The New Clarity

I’m naming a new music/lyric style category in my mind, and I’m calling it The New Clarity, and you’re welcome to borrow it if you find it useful too. This is in response both to the ongoing mixing process for The Lakes of Zones B and C and me listening to Big Thief for the first time a few hours ago, specifically the track “Simulation Swarm.” (Listening to that track before reading this text will make a lot of what follows more comprehensible. I don’t know if the rest of Big Thief’s work fits in with what I write below but having done a quick scan and seen some live videos I think it might.)

This style has two vectors: lyric and audio.

In audio: gone are all the decadent trappings of slack, the weighty baggage of shoegaze, the preoccupation with damage and distortion and overwhelming the senses. Those things have been replaced by what we hear in “Simulation Swarm”: each instrument is clearly audible, fundamental tones are loudest and overtones are harmonic rather than dissonant, mid-heavy mayo like reverb and delay are used sparingly if at all, percussive elements have fast attack and decay, vocals are clear, room sound is a detail, not centered, performances are studied and rehearsed, tight where appropriate and deliberately loose where appropriate.

In lyrics: gone are all the decadent trappings of slack/post-slack/re-slack indie silliness, the weighty dramatic self-serious baggage of neo-goth, the uncritical glorification of solipsistic narcissism. Those things have been replaced by what we hear in “Simulation Swarm”: each word exists for a purpose, each word could be no other, each word the absolute minimum needed for maximal impact. The words give rise to a clear new emotion, lend form to the chaos of the world as it changes, imply a utopia without preaching, and form concrete but bewildering images which leave the listener with a lot of work to do in projecting multi-interpretative inner cinema that matches.

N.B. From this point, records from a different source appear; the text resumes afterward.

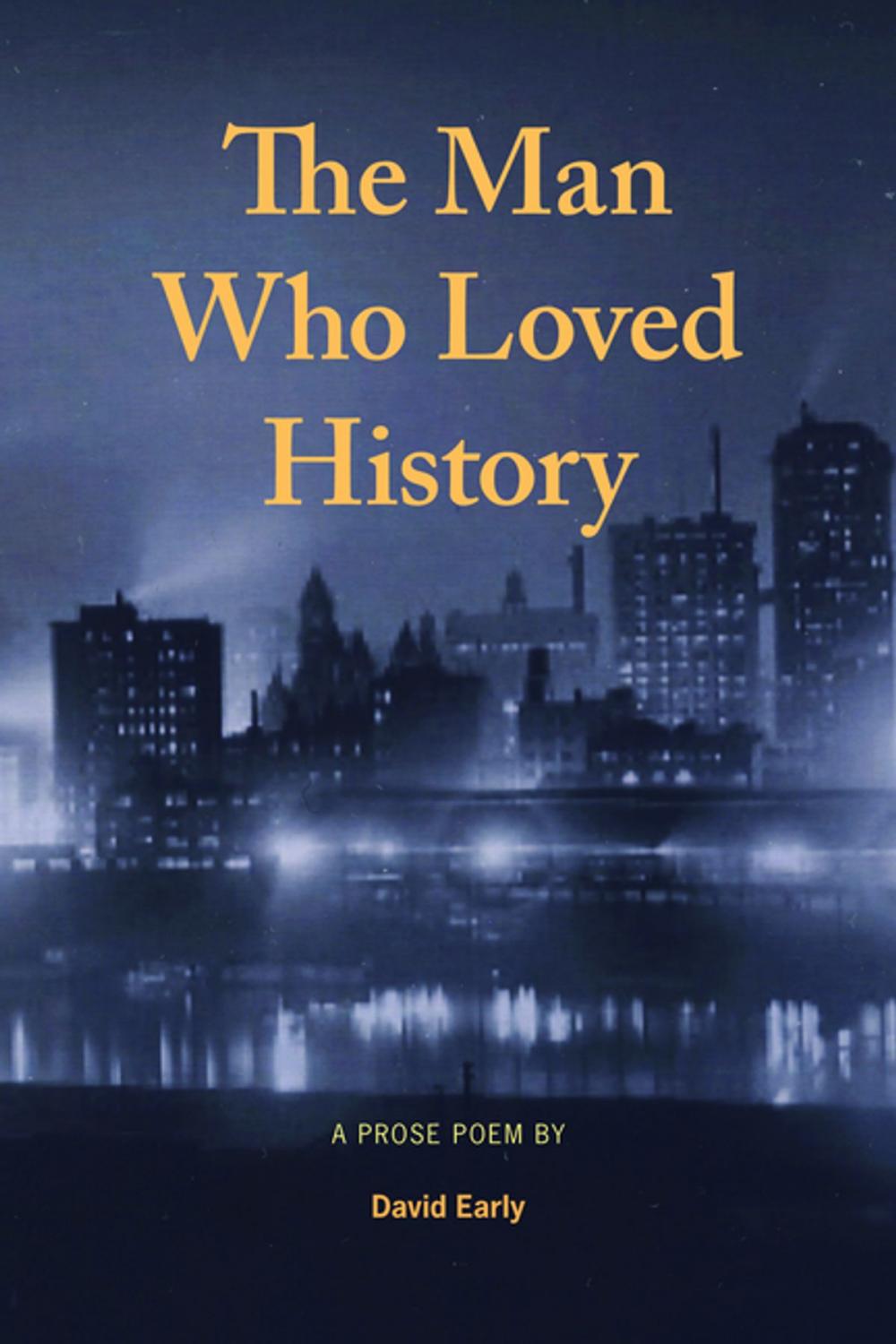 Big bigCover of The Man Who Loved History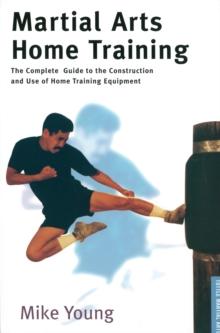 Martial Arts Home Training : The Complete Guide to the Construction and Use of Home Training Equipment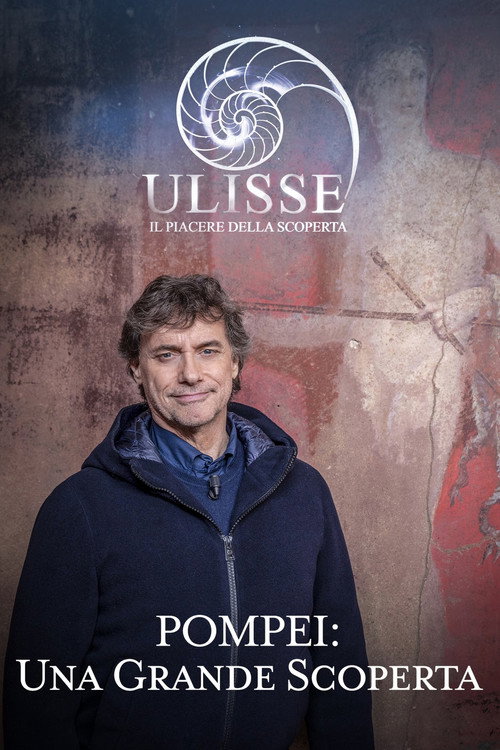 Speciale Ulisse: Pompei, una grande scoperta电影海报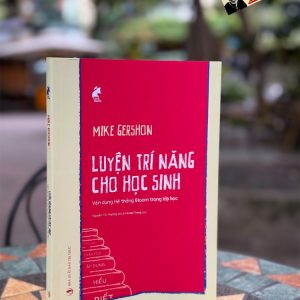 LUYỆN TRÍ NĂNG CHO HỌC SINH_ Mike Gershon_Nguyễn Thị Phương - Lê Hà Mai Trang dịch_ NXB Tri Thức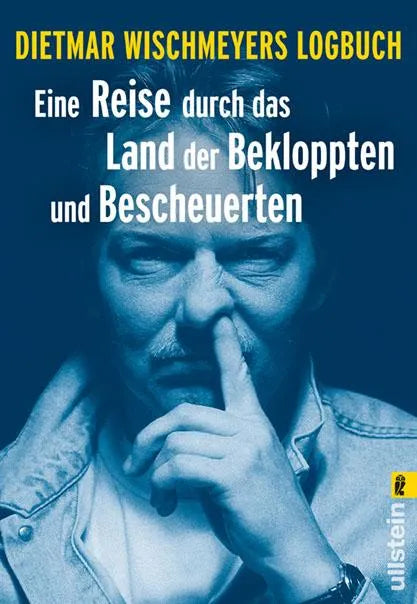 Buchcover von 'Eine Reise durch das Land der Bekloppten und Bescheuerten' - Taschenbuch von Dietmar Wischmeyer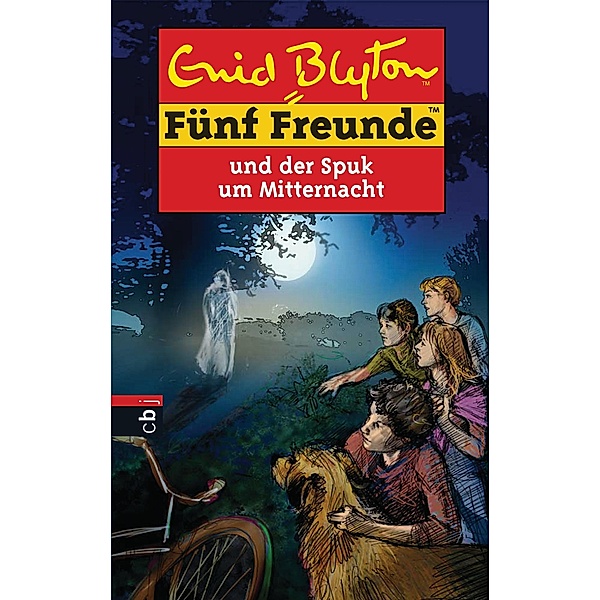 Fünf Freunde und der Spuk um Mitternacht / Fünf Freunde Bd.60, Enid Blyton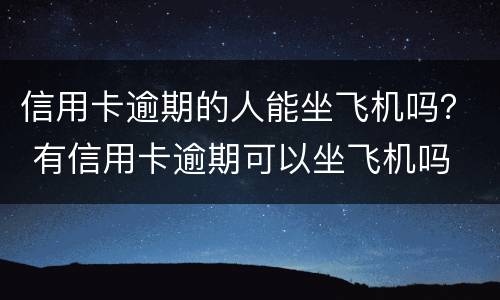 信用卡逾期的人能坐飞机吗？ 有信用卡逾期可以坐飞机吗
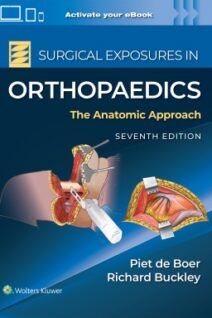 Surgical Exposures in Orthopaedics The Anatomic Approach
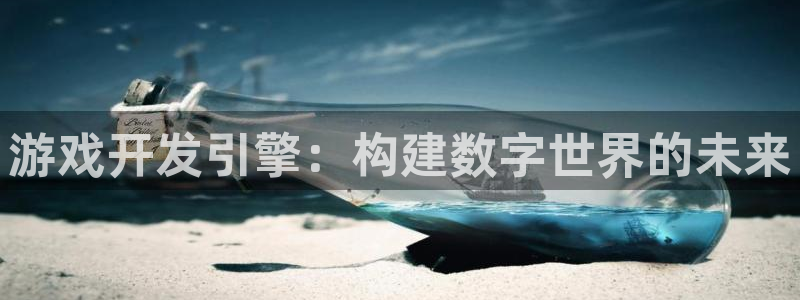 沐鸣2注册网站：游戏开发引擎：构建数字世界的未来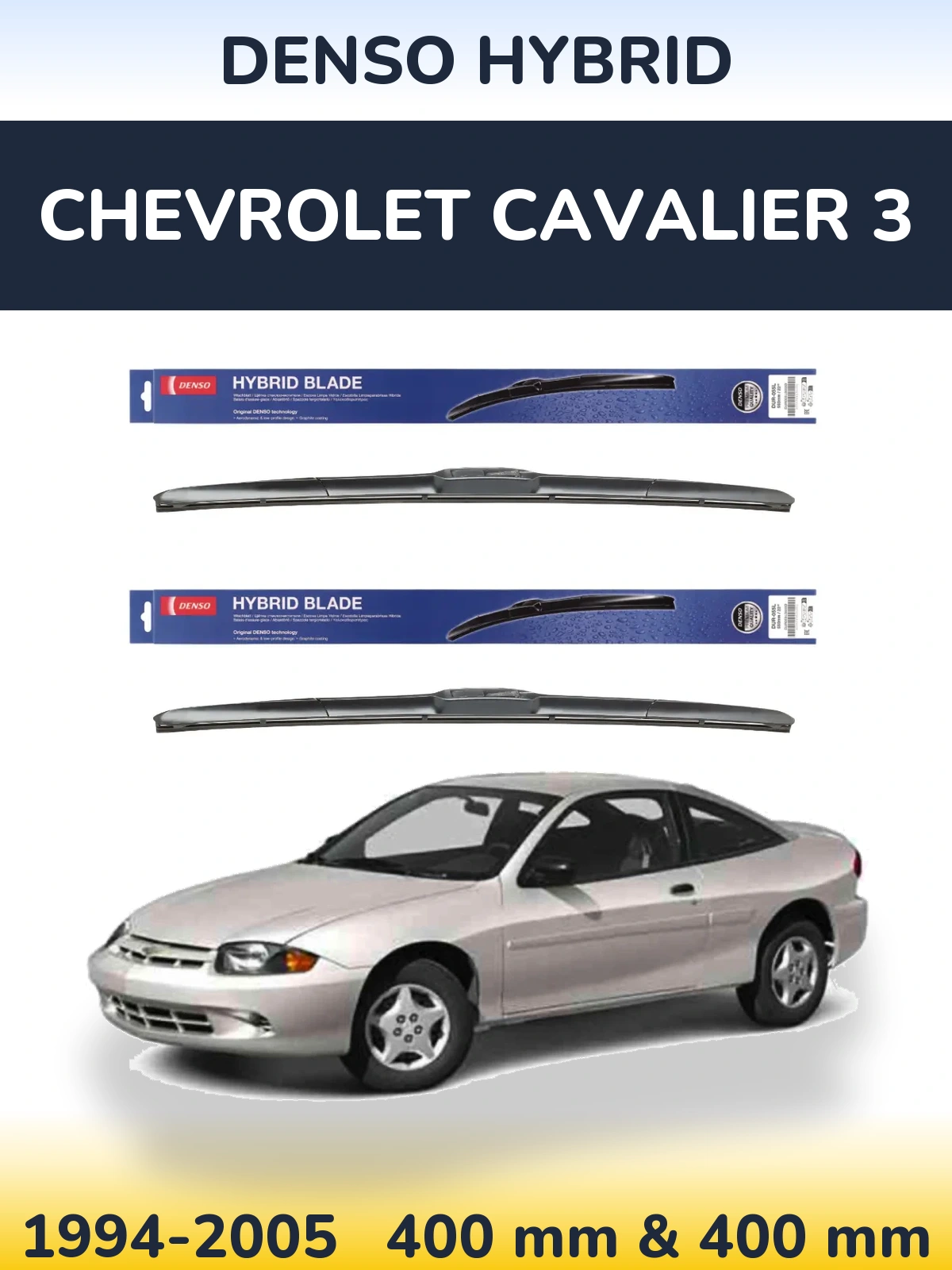 Komplet przednich wycieraczek Denso Hybrid 400 & 400 mm do Chevrolet Cavalier 3 1994-2005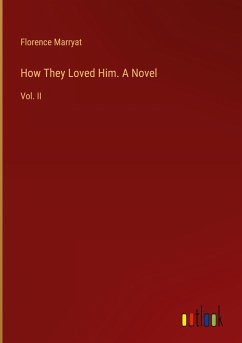 How They Loved Him. A Novel - Marryat, Florence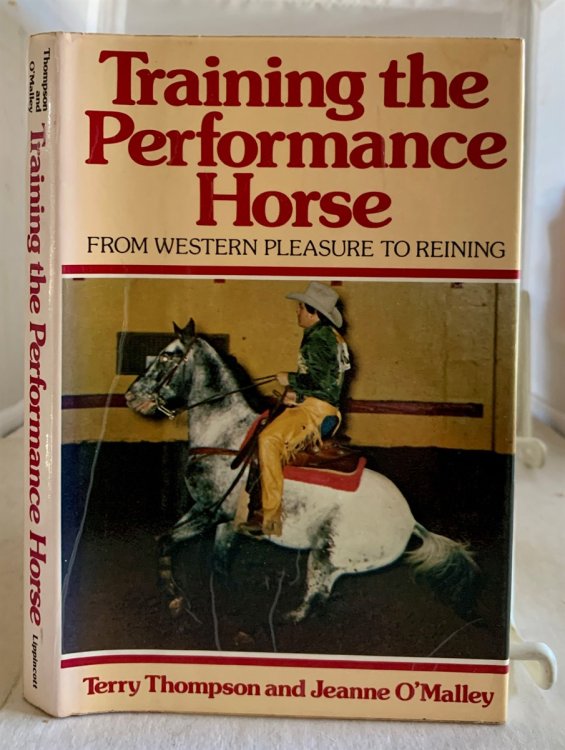 Training the Performance Horse From Western Pleasure to Reining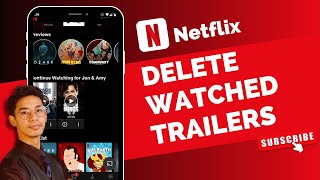 How to Delete Trailers Watched on Netflix !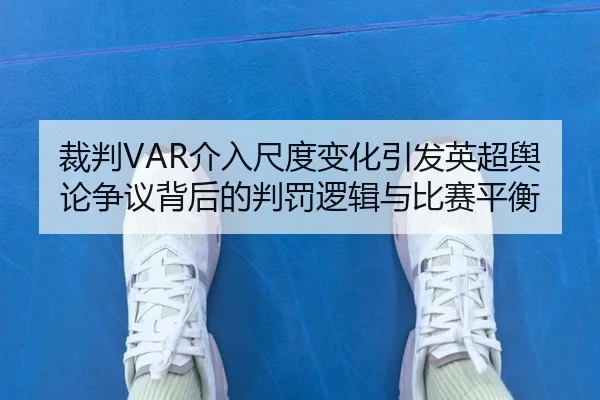 裁判VAR介入尺度变化引发英超舆论争议背后的判罚逻辑与比赛平衡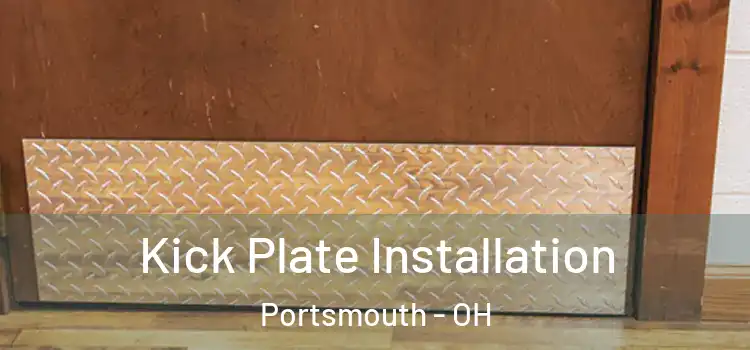 Kick Plate Installation Portsmouth - OH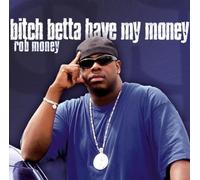 Rob Money - Bitch Betta Have My Money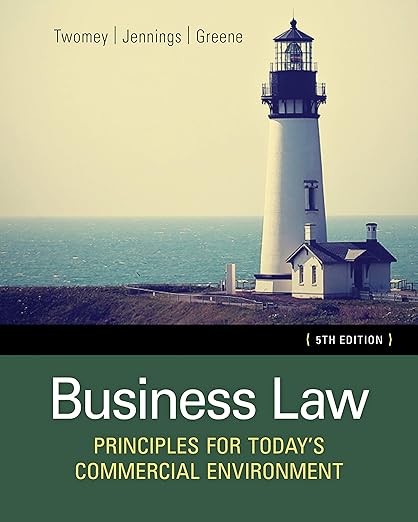 Test Bank Business Law Principles for Today＆＃39;s Commercial 5th  by  David P. Twomey , Marianne M. Jennings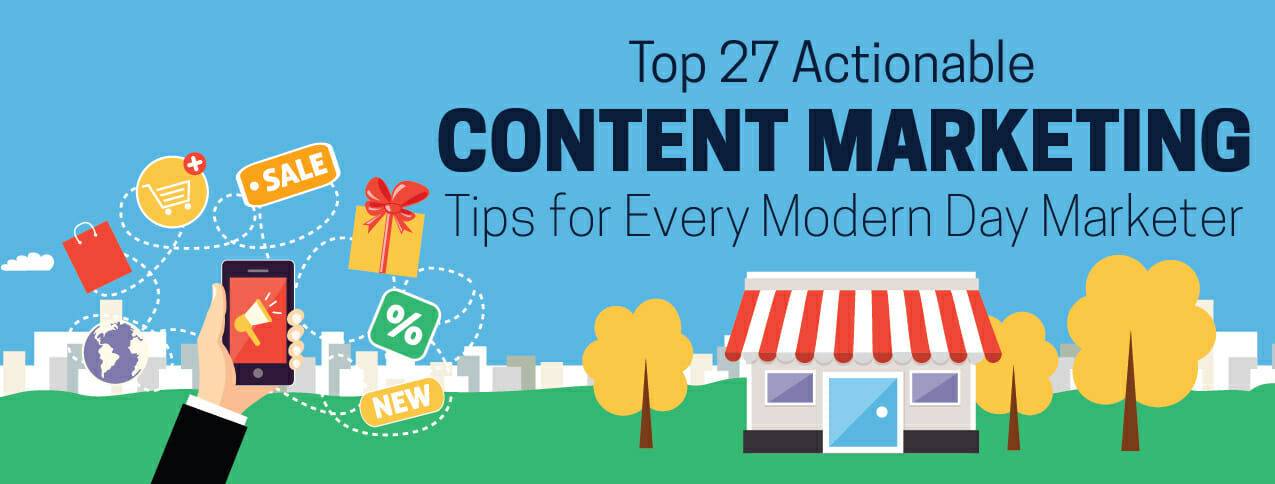 27 Quick Content Marketing Tips to Drive More Traffic [Infographic]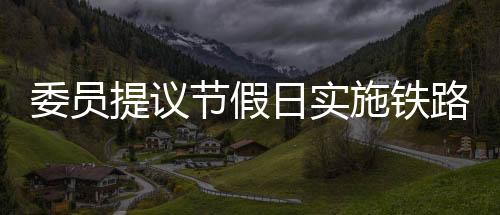 委員提議節(jié)假日實(shí)施鐵路票價(jià)優(yōu)惠，促進(jìn)旅游繁榮與民生福祉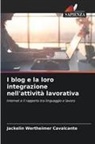 Jackelin Wertheimer Cavalcante - I blog e la loro integrazione nell'attività lavorativa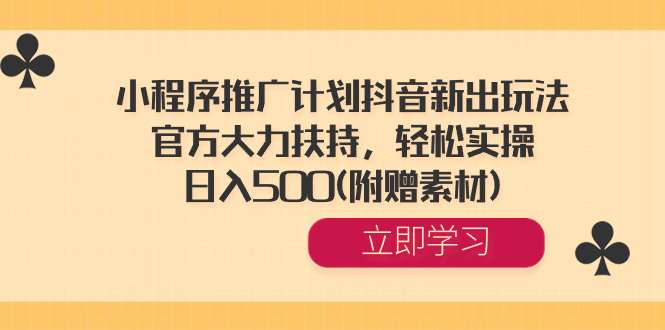 小程序推广计划抖音新出玩法，官方大力扶持，轻松实操，日入500(附赠素材) -奇奇网创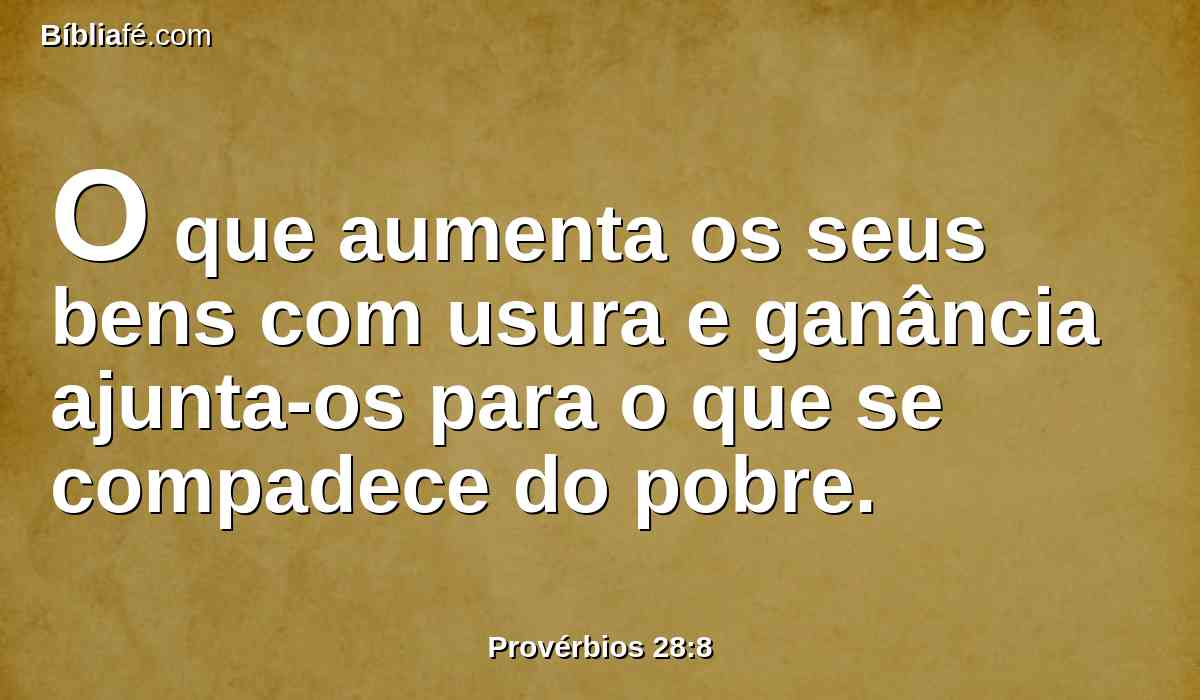 O que aumenta os seus bens com usura e ganância ajunta-os para o que se compadece do pobre.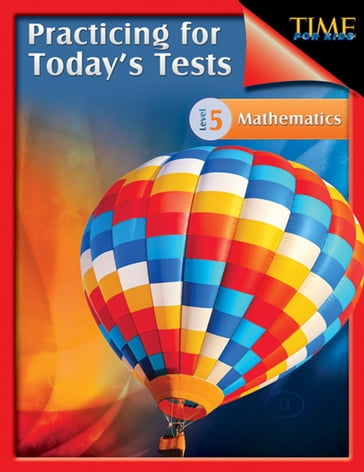 TIME For Kids: Practicing for Today's Tests Mathematics Level 5 - Robert F. Smith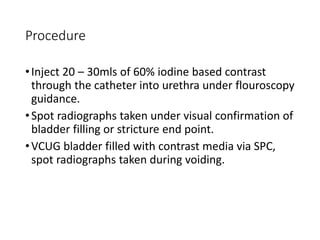 Procedure
•Inject 20 – 30mls of 60% iodine based contrast
through the catheter into urethra under flouroscopy
guidance.
•Spot radiographs taken under visual confirmation of
bladder filling or stricture end point.
•VCUG bladder filled with contrast media via SPC,
spot radiographs taken during voiding.
 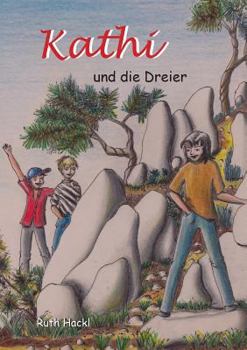 Paperback Kathi und die Dreier: Band 1 [German] Book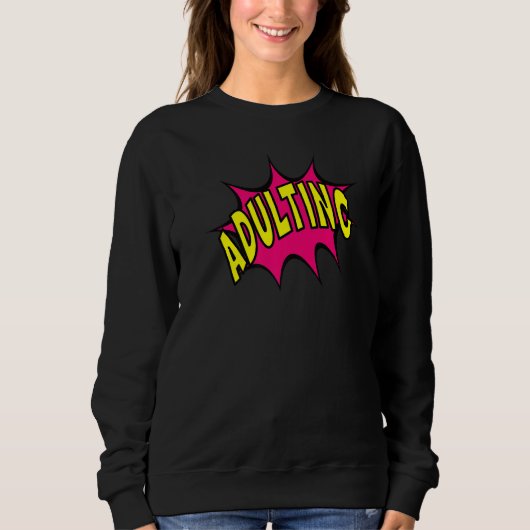 Fun Adulting Graphic Sweatshirt (Vorderseite)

In both, the artists in Big Thief have freed themselves from the invisible tyranny in place since the emergence of industrial counterculture which requires artists to transgress first and create only as an afterthought to rebellion. The New Clarity tells us with its form to rebel by creating, to start with the building and not waste energy kicking at the old forms as they crumble into themselves, made obsolete not by our railing-against but by our moving-beyond.

All of the above are things I have always longed to do with music and hearing it happen in my headphones when I listened to Big Thief was thrilling, but I think it’s happening in other places too. If I find other examples I will post them here. If I read this in a few days and think I’m wrong I’ll clarify further.

Edit: Phoebe Bridgers, “Garden Song,” has the same properties. Total New Clarity track.